Exercise materials:
· · · ·

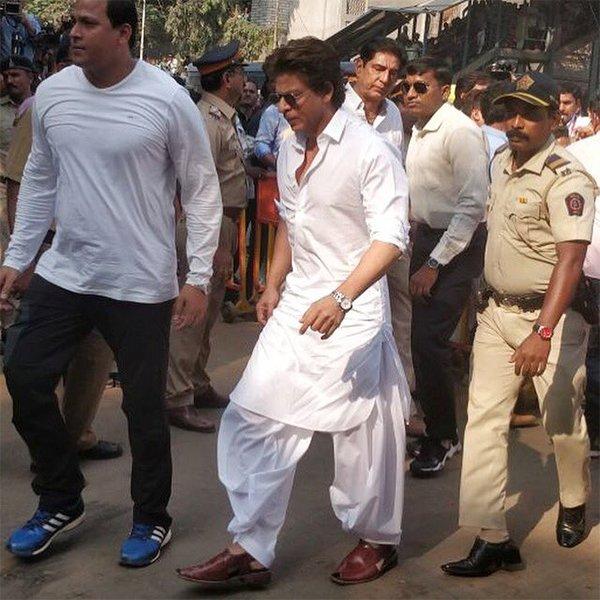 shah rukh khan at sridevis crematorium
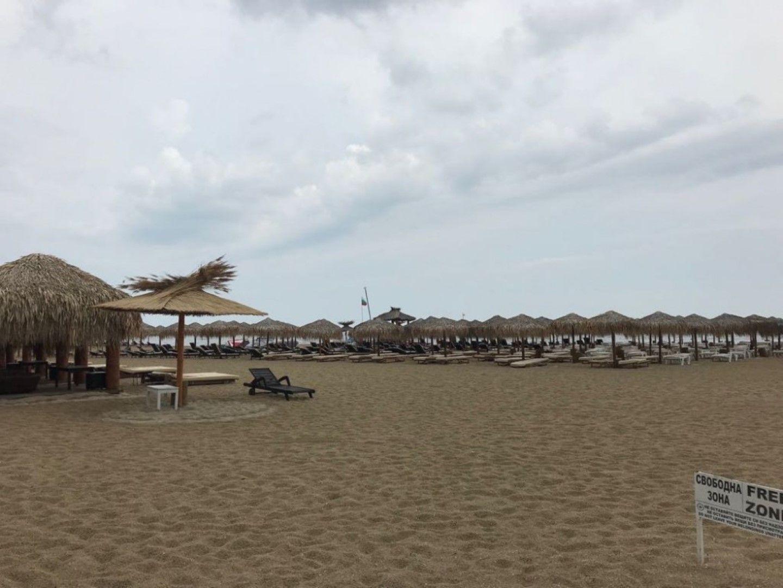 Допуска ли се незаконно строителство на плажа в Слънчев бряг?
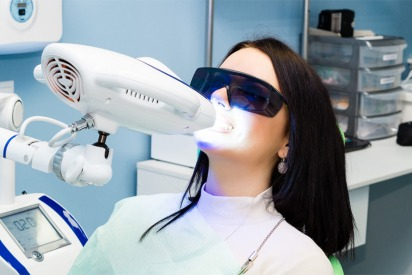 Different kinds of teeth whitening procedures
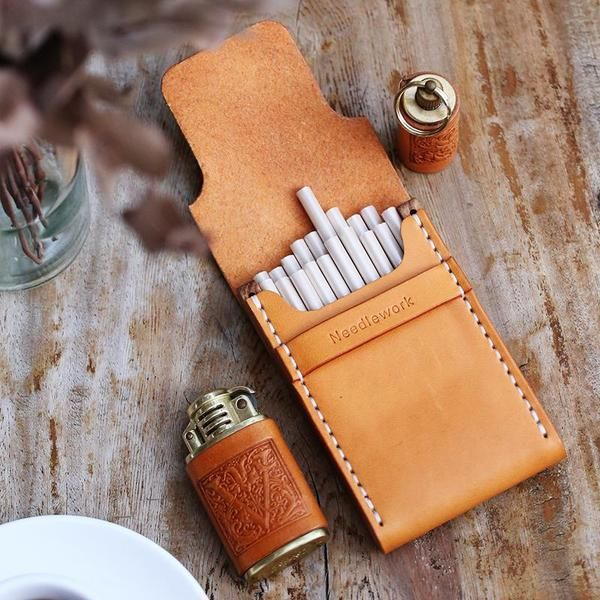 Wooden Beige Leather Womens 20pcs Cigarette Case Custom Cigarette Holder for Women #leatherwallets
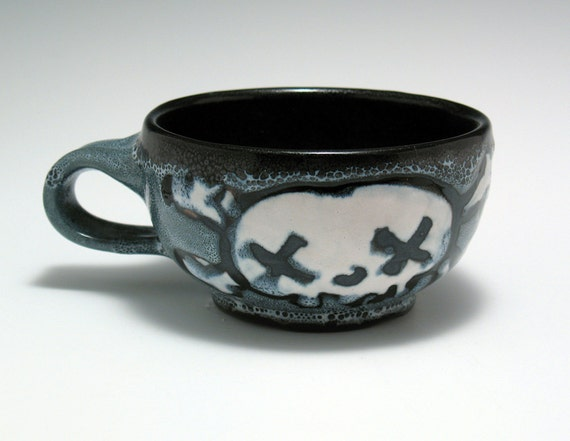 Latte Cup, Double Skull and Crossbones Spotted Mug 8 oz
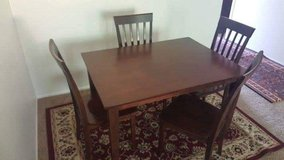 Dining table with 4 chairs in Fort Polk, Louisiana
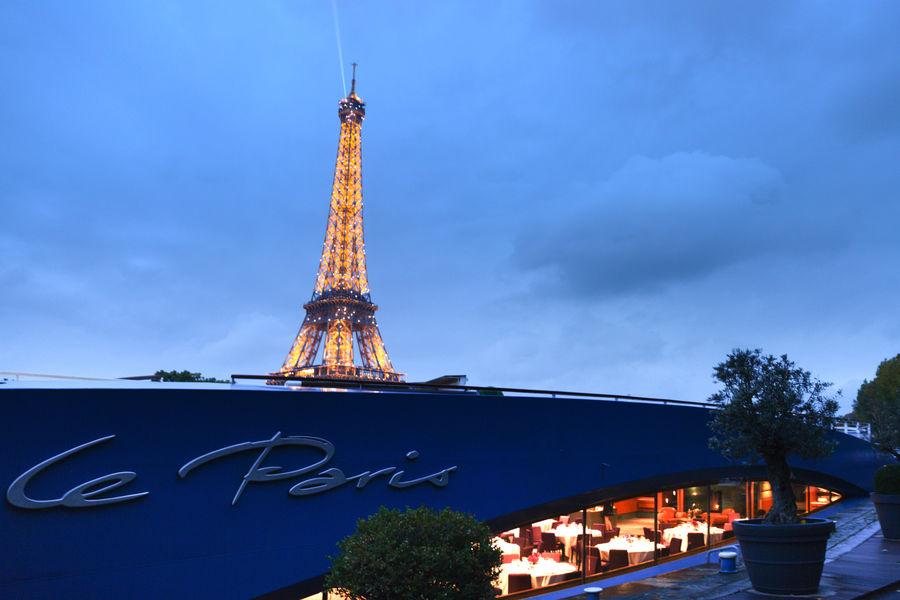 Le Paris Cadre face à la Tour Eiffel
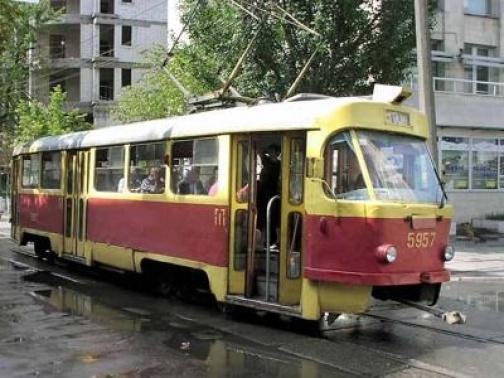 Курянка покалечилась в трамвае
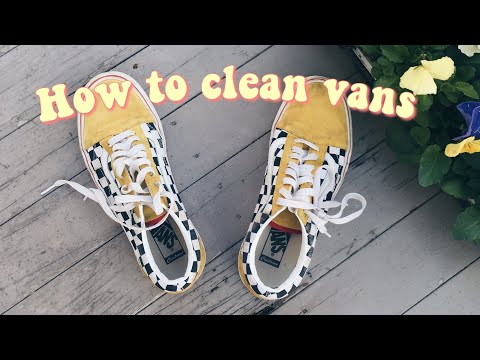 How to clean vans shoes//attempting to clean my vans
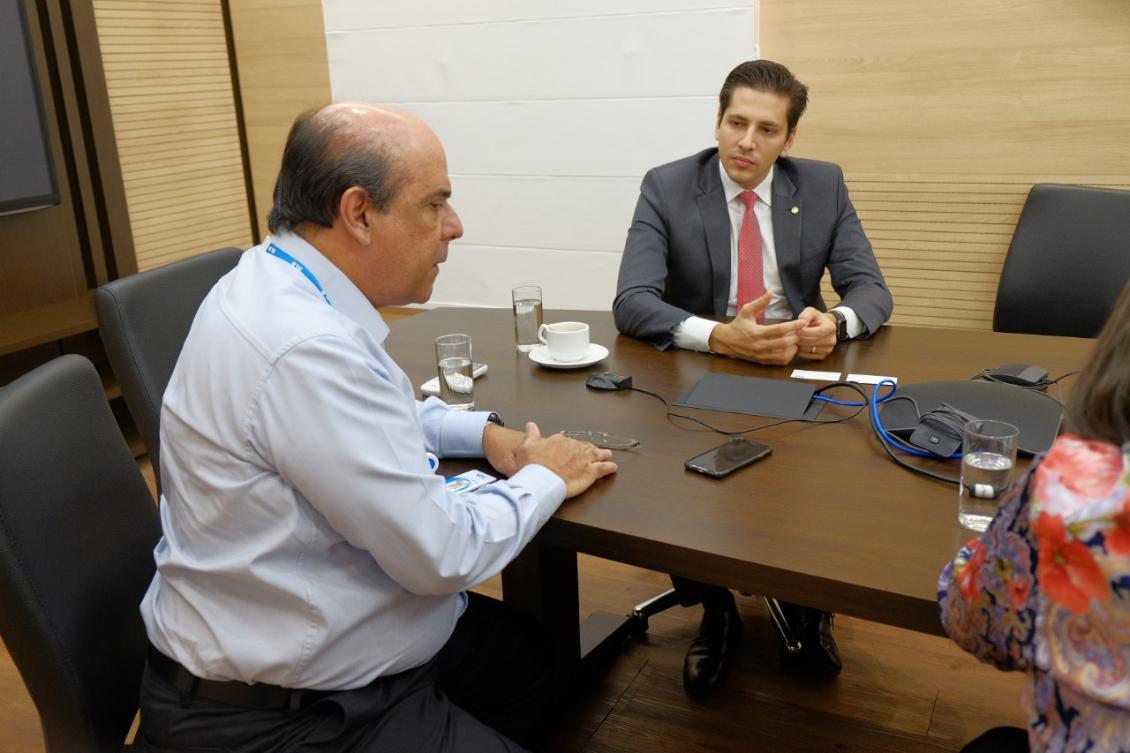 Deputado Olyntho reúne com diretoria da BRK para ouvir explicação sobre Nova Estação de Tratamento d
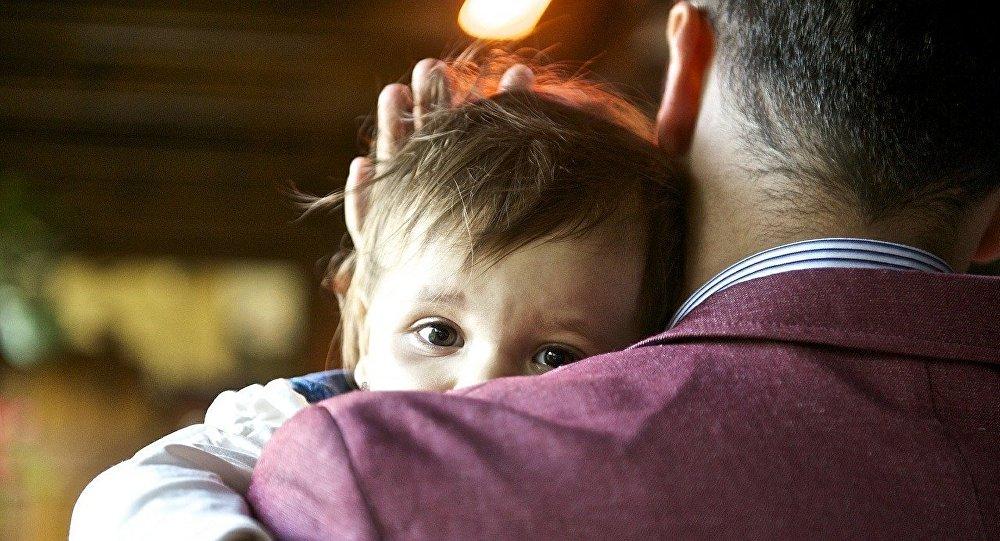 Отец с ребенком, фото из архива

· · · ·

Exercise goal: Your output must consist only of the lines from the line with "Курянка покалечилась в трамвае" through the final line of the data, both included, reproduced exactly and free of pictures.

Output of the exercise:
 Курянка покалечилась в трамвае
 How to clean vans shoes//attempting to clean my vans
 Deputado Olyntho reúne com diretoria da BRK para ouvir explicação sobre Nova Estação de Tratamento d
 Отец с ребенком, фото из архива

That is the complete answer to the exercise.